Vascular Surgery Resident Beth Israel Deaconess Medical Center Boston, Massachusetts
Objectives: The prevalence of malignancy in patients undergoing lower extremity revascularization is currently rare, however this population may increase in the future as cancer treatments progress and patient longevity improves. Malignancy is known to create a hypercoagulable or prothrombotic state due to the ability of tumor cells to activate the coagulation system. Here we conduct an observational study using 2011-2017 NSQIP data to evaluate the incidence of thrombotic complications in patients with disseminated cancer undergoing lower extremity endovascular revascularization.
Methods: We identified all patients who underwent lower extremity endovascular revascularization between 2011 and 2017 in the American College of Surgeons National Surgical Quality Improvement Program targeted vascular module. Lower extremity revascularization included femoropopliteal angioplasty/stenting/atherectomy and tibial angioplasty/stenting. We compared odds ratios of peri-operative thrombotic complications and mortality between patients with disseminated cancer and those without using a multivariate logistic regression model.
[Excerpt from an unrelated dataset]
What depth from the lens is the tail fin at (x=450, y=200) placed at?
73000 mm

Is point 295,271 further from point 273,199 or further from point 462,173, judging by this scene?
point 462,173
Results: We identified 11,574 lower extremity endovascular revascularization procedures, of which 60 were patients with disseminated cancer and 11,514 without. The distribution of indication for revascularization in the disseminated cancer group was as follows: 18.3% for claudication, 30.0% for rest pain, and 48.3% for tissue loss. We used multivariate logistic regression analysis controlling for age, gender, diabetes, smoking status, history of COPD, and history of CHF to evaluate the risk of thrombotic complications. Patients with disseminated cancer had a 19.5 OR (95% CI 2.4 – 158.8, p-value 0.005) of pulmonary embolism compared to patients without malignancy, a 4.2 OR (95% CI 1.3 – 13.6, p-value 0.017) of myocardial infarction, and a 4.0 OR (95% CI 0.95 – 17, p-value 0.059) of 30-day mortality. The odds ratio of peri-operative mortality conferred by disseminated cancer is less than that of congestive heart failure, which has an OR 5.8 (95% CI 3.5 – 9.5, p-value < 0.001). Interestingly enough, there was zero incidence of DVT, stroke, or arterial thrombosis in the disseminated cancer group, so the logistic regression model could not be applied for these outcomes.
Conclusions: Patients with disseminated cancer are currently a small cohort of patients undergoing endovascular lower extremity intervention. However, NSQIP outcomes indicate that the risk of peri-operative pulmonary embolism and myocardial infarction is higher in this subset, although there is insufficient data to evaluate DVT, stroke, or arterial thrombosis risk. Further study using granular data from VQI is warranted, as well as evaluating the effect of anticoagulation in this subset of patients with increased thrombotic risk.